S G Creemers, R A Feelders, N Valdes, C L Ronchi, M Volante, B M van Hemel, M Luconi, M H T Ettaieb, M Mannelli, M D Chiara, M Fassnacht, M Papotti, M N Kerstens, G Nesi, H R Haak, F J van Kemenade, and L J Hofland
Adrenocortical carcinoma (ACC) is diagnosed using the histopathological Weiss score (WS), but remains clinically elusive unless it has metastasized or grows locally invasive. Previously, we proposed the objective IGF2 methylation score as diagnostic tool for ACC. This multicenter European cohort study validates these findings. Patient and tumor characteristics were obtained from adrenocortical tumor patients. DNA was isolated from frozen specimens, where after DMR2, CTCF3, and H19 were pyrosequenced. The predictive value of the methylation score for malignancy, defined by the WS or metastasis development, was assessed using receiver operating characteristic curves and logistic and Cox regression analyses.

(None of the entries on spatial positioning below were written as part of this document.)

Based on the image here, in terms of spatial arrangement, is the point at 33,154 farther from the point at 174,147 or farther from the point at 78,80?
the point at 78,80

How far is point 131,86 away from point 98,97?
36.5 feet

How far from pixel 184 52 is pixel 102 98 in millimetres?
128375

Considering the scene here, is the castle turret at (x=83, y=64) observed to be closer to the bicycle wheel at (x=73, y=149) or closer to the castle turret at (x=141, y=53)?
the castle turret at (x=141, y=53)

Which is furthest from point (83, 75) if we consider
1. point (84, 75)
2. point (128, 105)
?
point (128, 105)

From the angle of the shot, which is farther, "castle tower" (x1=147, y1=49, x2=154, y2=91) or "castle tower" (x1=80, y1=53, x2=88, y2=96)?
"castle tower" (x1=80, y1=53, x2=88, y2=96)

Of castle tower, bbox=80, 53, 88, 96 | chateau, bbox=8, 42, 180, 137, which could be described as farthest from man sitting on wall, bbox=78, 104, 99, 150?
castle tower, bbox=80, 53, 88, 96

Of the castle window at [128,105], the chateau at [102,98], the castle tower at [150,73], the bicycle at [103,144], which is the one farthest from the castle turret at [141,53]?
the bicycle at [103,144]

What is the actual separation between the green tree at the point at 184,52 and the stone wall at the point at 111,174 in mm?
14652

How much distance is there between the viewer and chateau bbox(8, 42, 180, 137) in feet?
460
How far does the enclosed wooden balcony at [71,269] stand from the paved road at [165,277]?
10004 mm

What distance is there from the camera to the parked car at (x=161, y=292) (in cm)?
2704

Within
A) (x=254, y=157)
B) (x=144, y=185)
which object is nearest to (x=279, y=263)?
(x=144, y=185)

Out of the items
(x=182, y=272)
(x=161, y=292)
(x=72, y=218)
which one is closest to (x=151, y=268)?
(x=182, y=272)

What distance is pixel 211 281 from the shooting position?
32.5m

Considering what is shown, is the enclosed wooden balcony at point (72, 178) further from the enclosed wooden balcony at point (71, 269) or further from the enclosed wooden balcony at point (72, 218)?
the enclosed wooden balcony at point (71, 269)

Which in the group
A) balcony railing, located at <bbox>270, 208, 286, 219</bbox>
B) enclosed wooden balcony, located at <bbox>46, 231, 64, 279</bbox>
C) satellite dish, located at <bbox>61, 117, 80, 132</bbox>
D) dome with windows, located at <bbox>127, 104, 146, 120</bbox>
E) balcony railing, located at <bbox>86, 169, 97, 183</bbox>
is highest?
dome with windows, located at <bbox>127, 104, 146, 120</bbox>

Seventy-six ACC patients and 118 patients with adrenocortical adenomas were included from seven centers. The methylation score and tumor size were independently associated with the pathological ACC diagnosis (OR 3.756 95% CI 2.224–6.343; OR 1.467 95% CI 1.202–1.792, respectively; Hosmer–Lemeshow test P = 0.903), with an area under the curve (AUC) of 0.957 (95% CI 0.930–0.984). The methylation score alone resulted in an AUC of 0.910 (95% CI 0.866–0.952). Cox regression analysis revealed that the methylation score, WS and tumor size predicted development of metastases in univariate analysis. In multivariate analysis, only the WS predicted development of metastasis (OR 1.682 95% CI 1.285–2.202; P < 0.001). In conclusion, we validated the high diagnostic accuracy of the IGF2 methylation score for diagnosing ACC in a multicenter European cohort study. Considering the known limitations of the WS, the objective IGF2 methylation score could potentially provide extra guidance on decisions on postoperative strategies in adrenocortical tumor patients.